The controversial performance of AFP and PIVKA-II may be due to different causes of HCC. Since chronic hepatitis B was the pre-carcinoma disease in most of our HCC samples, it was reasonable that the sensitivity and specificity were different from the results above. Commonly, HCC samples were developed from hepatitis C and alcoholic steatohepatitis in western countries (25). Therefore, our results indicated that different types of HCCs could all be detected by measuring PIVKA-II level. Although most of our HCC patients developed from chronic hepatitis B, PIVKA-II was an effective HCC biomarker regardless of the etiology of HCC. That means PIVKA-II was applicable in Chinese population where most HCC patients evolved from chronic hepatitis B. Besides, most of our HCC samples were present with late stage and huge sizes, while small HCCs were relatively absent, thus the average PIVKA-II levels may quite vary.

In our analysis, AFP and PIVKA-II levels were evaluated in patients with severe hepatitis. But by the recommended cut-off values, AFP could not distinguish HCC from severe hepatitis, while PIVKA-II yielded a significant difference between these two. Moreover, AFP alone could not differentiate non-cirrhotic HCC from cirrhosis, but PIVKA-II could. In contrast, AFP had the capacity of distinguishing no hypovascular HCC from cirrhosis, but PIVKA-II did not. In our study, patients with non-HCC carcinomas were enrolled as controls. PIVKA-II level elevated in HCC group only, but its level did not elevate in patients with non-HCC cancers. These results indicated that PIVKA-II was a specific biomarker for HCC only. However, these two markers present non-specific elevation in some circumstances, such as severe hepatitis (AFP), warfarin treatment (PIVKA-II) and cirrhosis (AFP and PIVKA-II).

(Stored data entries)
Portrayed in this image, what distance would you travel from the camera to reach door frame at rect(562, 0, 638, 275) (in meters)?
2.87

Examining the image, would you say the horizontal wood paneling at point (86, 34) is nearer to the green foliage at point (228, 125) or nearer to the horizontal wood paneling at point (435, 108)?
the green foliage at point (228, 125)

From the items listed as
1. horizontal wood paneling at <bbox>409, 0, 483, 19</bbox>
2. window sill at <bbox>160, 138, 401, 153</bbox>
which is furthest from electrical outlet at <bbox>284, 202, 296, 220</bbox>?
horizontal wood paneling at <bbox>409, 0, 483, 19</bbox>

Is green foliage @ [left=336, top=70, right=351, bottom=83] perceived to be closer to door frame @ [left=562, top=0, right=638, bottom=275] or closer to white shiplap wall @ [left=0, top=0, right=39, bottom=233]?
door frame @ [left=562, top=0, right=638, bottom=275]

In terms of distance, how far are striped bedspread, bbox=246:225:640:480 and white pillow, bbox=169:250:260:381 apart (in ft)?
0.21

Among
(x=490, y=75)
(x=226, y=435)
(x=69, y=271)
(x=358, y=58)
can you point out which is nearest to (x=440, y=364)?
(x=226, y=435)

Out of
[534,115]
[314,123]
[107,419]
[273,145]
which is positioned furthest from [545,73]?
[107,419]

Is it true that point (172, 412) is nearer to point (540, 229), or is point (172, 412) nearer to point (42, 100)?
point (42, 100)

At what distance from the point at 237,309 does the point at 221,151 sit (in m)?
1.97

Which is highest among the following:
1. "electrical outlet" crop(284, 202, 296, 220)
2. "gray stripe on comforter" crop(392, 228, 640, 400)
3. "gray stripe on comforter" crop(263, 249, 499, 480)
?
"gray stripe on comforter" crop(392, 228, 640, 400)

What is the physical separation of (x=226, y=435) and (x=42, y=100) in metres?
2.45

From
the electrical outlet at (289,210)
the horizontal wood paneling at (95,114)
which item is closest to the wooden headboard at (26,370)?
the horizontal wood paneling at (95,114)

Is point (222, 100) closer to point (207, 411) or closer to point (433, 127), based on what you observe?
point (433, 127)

==

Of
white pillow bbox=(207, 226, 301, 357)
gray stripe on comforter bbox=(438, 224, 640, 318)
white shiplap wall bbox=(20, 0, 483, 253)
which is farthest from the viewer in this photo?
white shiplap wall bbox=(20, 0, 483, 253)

WHAT THIS EXERCISE ASKS:
1. In the passage on HCC biomarkers, what was the pre-carcinoma disease in most of the HCC samples?
2. Pick up the passage on HCC biomarkers after its final sentence and carry it forward.

RESPONSES TO THE TASKS:
1. Chronic hepatitis B.

2.
In conclusion, PIVKA-II was an independent biomarker for HCC screening and as effective as AFP, and thus may be applicable for HCC screening in Chinese population. But just like AFP, PIVKA-II may not be helpful for single use. The combination of AFP and PIVKA-II could increase sensitivity by 9.9% and positive rate by 9.7% compared with AFP alone. Further studies are needed to evaluate the efficacy of PIVKA-II on small (early stage) HCCs screening in Chinese population. In this case, perspective multi-center studies with large samples should be conducted to further confirm the screening performance of both PIVKA-II alone and AFP and PIVKA-II combination. It is also interesting to assess whether PIVKA-II is potent for screening non-HBV related HCC in Chinese population, such as alcoholic, HCV-related and autoimmune HCC.